To be sure Beinart talks about other reasons besides race that the liberal label seems to have lost its sting, but his focus, it seems to me, is the racism issue. Read for yourself and see if you agree.

Beinart closes his piece concluding that President Bush might have switched to the liberal epithet in the last weeks of the campaign because he “knows he has a weak hand.” I don’t think so. I think the president is merely trying to educate voters as to who Kerry really is, since Kerry won’t proudly own up to it. Don’t the voters have a right to know, Peter, that Senator Kerry is as liberal as you are? As liberals are so fond of promoting the democratic process and the voting franchise, don’t you think that paramount in that mix is an informed electorate?
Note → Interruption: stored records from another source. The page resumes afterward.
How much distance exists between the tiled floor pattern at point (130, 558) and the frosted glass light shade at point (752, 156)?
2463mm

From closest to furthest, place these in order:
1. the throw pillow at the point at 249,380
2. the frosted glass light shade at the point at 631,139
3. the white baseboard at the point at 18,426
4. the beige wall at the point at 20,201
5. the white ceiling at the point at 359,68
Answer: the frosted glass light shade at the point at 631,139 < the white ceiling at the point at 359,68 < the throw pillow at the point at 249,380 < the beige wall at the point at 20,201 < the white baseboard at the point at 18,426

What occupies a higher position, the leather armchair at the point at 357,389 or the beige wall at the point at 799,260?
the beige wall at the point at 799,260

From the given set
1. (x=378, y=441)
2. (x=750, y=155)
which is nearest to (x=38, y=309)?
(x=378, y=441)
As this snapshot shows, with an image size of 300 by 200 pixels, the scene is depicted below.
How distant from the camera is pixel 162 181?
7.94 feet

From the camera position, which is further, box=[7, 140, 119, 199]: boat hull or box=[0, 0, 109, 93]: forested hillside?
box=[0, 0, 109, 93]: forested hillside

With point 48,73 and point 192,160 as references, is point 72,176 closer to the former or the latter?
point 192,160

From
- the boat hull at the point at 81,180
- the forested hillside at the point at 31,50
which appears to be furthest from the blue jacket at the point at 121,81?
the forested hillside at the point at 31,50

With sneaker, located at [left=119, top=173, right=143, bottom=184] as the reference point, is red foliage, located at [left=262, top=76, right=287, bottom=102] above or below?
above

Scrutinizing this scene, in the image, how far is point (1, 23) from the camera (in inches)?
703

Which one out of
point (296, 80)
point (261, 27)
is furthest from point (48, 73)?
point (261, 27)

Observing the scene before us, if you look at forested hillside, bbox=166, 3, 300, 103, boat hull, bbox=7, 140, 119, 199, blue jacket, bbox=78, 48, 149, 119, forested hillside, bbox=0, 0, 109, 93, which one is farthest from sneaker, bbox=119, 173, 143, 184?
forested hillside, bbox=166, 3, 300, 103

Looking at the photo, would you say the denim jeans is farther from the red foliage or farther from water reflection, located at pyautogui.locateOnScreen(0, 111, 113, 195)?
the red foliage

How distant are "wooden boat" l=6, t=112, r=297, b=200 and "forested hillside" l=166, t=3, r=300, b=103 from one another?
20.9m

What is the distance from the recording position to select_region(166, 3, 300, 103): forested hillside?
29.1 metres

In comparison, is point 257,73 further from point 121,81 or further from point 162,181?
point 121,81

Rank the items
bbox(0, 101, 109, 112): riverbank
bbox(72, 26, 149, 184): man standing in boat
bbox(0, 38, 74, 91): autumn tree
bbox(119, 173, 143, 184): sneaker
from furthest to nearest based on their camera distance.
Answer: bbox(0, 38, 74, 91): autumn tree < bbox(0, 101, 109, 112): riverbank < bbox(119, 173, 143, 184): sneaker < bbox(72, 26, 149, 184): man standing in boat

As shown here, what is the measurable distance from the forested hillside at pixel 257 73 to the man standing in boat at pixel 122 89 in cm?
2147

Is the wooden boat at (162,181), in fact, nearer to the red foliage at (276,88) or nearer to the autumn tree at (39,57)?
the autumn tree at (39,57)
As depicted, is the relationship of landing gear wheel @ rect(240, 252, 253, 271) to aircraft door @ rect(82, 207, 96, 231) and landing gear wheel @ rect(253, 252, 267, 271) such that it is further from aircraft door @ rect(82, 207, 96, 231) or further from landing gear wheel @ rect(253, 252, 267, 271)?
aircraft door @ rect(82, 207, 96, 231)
Can we really get there when one of the two candidates is engaged in an ongoing fraud about who he is, who he has been, what he stands for, and what he would do if elected? President Bush is just trying to enhance the processes and contribute to the voter franchise and democracy itself by helping the shy John Kerry come out of his closet and expose his liberalism.

Forget whether the “liberal” label works. It may or may not for various reasons. But liberalism itself is not popular with a strong majority of voters and to the extent the voters discover (through labeling or otherwise) that a candidate in a national election is liberal, he will suffer politically. As such, George Bush has a duty to do his part to inform the voters of Kerry’s liberalism. I wonder if Peter would deny the applicability of the label for John Kerry. Now that would be interesting.